Datensätze:

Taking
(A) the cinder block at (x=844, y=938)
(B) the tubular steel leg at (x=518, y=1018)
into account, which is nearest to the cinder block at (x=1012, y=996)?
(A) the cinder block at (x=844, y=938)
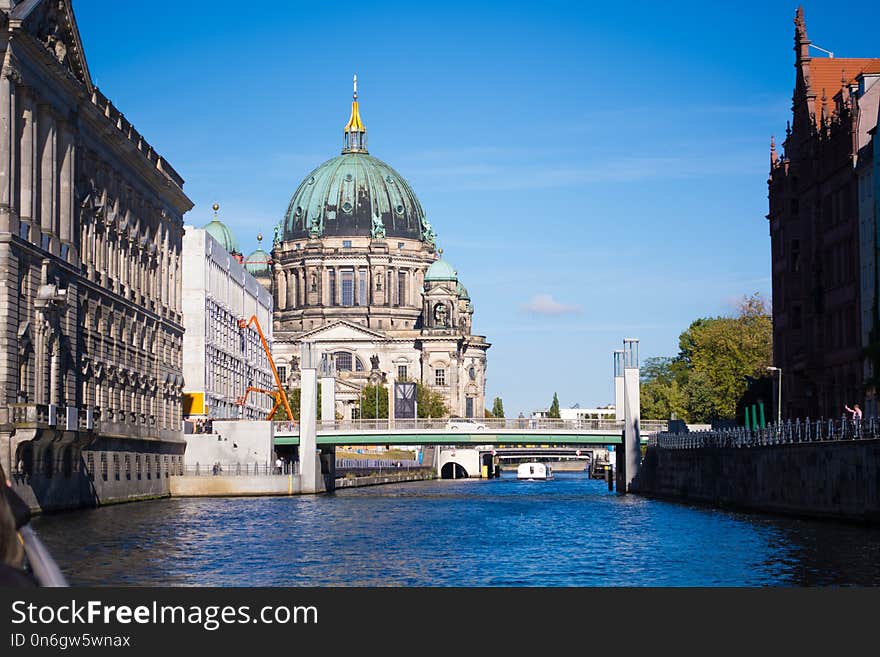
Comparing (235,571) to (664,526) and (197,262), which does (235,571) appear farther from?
(197,262)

**KURZE AUFGABE:** Mach aus allen Zeilen oben eine Markdown-Tabelle mit den Spalten „Nr.“ für die laufende Nummer und „Zeile“ für den Text, ohne leere Zeilen. Lass die Bilder dabei weg.

**LÖSUNG:**
| Nr. | Zeile |
|---|---|
| 1 | Taking |
| 2 | (A) the cinder block at (x=844, y=938) |
| 3 | (B) the tubular steel leg at (x=518, y=1018) |
| 4 | into account, which is nearest to the cinder block at (x=1012, y=996)? |
| 5 | (A) the cinder block at (x=844, y=938) |
| 6 | Comparing (235,571) to (664,526) and (197,262), which does (235,571) appear farther from? |
| 7 | (197,262) |